L’elezione di Trump a presidente degli Stati Uniti ha sconvolto non soltanto i partiti politici, ma anche analisti di ogni risma. Soprattutto in Italia.
Per individuare le strade che si aprono, a casa nostra e altrove, è necessario capire perché. La ragione è semplice, anche se raramente evocata. Il nostro è il paese che, più di ogni altro in Occidente, ha sacrificato la propria indipendenza alle ambizioni egemoniche di Washington a cui il presidente in carica ha rinunciato, aspirando a diventare esplicitamente più simile a presunti avversari statuali ed oligarchie economiche. Nel corso della Guerra Fredda quella volontà egemonica in Italia è stata favorita dalla presenza di un partito comunista che pure ha avuto il merito di staccarsi, nel lontano 1968, dalla propria casa madre sovietica. Un demerito, dal punto di vista statunitense, perché ha reso più ostico, ma anche più necessario ogni intervento volto a sottomettere il nostro paese: concentrazione di presenze militari e basi nucleari, oggi meno che mai controllate, gestione dei nostri servizi segreti, strategia della tensione, uso spregiudicato di forze eversive – prima nere, poi rosse – conventio ad excludendum e, con l’affacciarsi del compromesso storico come ipotesi realistica, linea della fermezza nei confronti di Aldo Moro prigioniero. In tempi più recenti, assassini impuniti (da Calipari alle vittime della funivia del Cermis) a extraordinary renditions sulle strade di Milano. Tutti graziati, estradati o protetti dal nostro segreto di stato. Nemmeno la caduta del Muro è stata sufficiente a sconvolgere una trama che va da James Jesus Angleton – primo architetto della politica della CIA in Italia – a Victoria Nuland (“Fuck Europe!”).

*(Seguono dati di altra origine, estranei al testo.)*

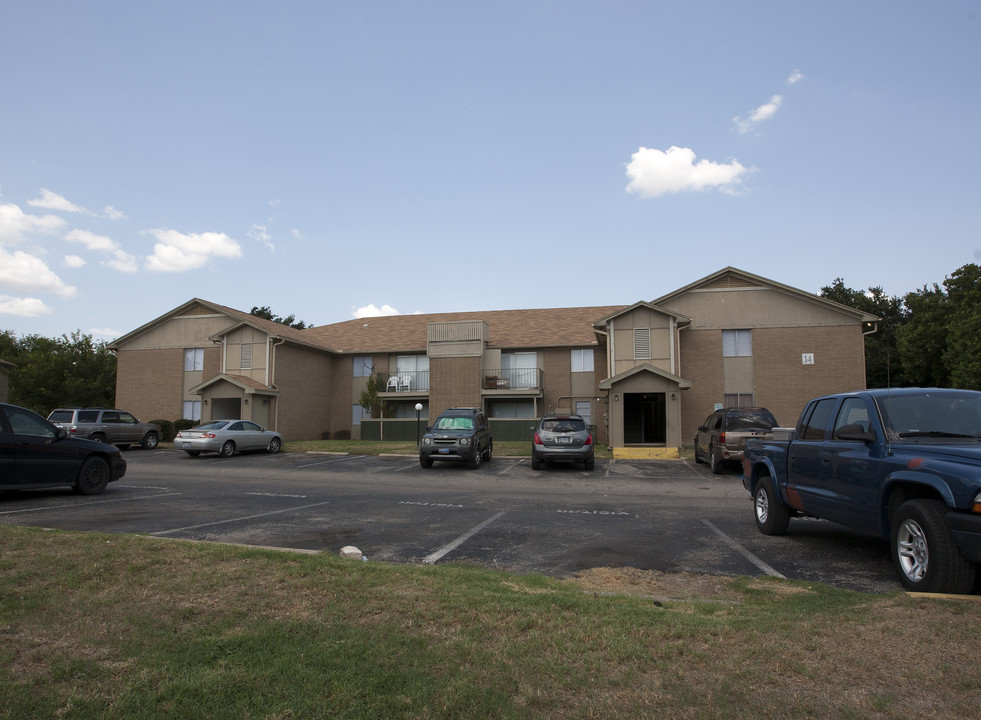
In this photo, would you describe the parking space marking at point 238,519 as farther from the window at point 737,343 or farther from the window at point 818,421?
the window at point 737,343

Sia chiaro. Le strategie di Washington non assolvono noi, i nostri governi, i tentativi generosi ma inefficaci di resistenza. Chi ha voluto e potuto sacrificare la nostra sovranità, anche in violazione della nostra Costituzione (liquidata da J.P. Morgan come un anacronismo del dopoguerra), ha trovato, di volta in volta, i pezzi attivi e necessari ai propri disegni, ne’ i rari quanto preziosi slanci di orgoglio nazionale ed europeista, quale l’episodio di Sigonella e lo sventato tentativo statunitense d’impedire la nascita dell’euro, sono stati sufficienti a redimere un’Italia simile a quella dipinta nell’ottocento da Alexandre Dumas, in cui tutto era possibile.
La presenza di Trump alla Casa Bianca, la sua dichiarata vocazione antidemocratica, l’ostilità esplicita nei confronti di un’Europa unita, potenziale concorrente, paradossalmente offre una preziosa occasione per la sua sovranità, indispensabile alla nostra, come sancita dall’articolo XI della Costituzione. Risultano controproducenti gli sforzi di von der Leyen e i suoi alleati europei a salvare i propri empiti euroatlantici, tesi a costruire un’Europa riarmata di armi soprattutto statunitensi, senza una difesa priva di scala, ma soprattutto senza una politica estera ed economica unificata. Diventerà sempre più evidente la non celata intenzione di Trump e di Putin – non della Cina, per vocazione multipolare – di dare vita ad una nuova spartizione dell’Europa medesima, a spese delle vittime di tutte le guerre in corso. Motivo di particolare allarme è la tragedia dei Palestinesi, oscurata da quanto avviene in Ucraina, ove pure urge un cessate il fuoco. I governi europei, cause principali e vittime di guerre passate, dovranno prendere atto che, nell’esperienza dei loro popoli, le bandiere dell’Europa e della pace sono ormai inseparabili. La strada è imboccata, anche se scoscesa ed irta di ostacoli.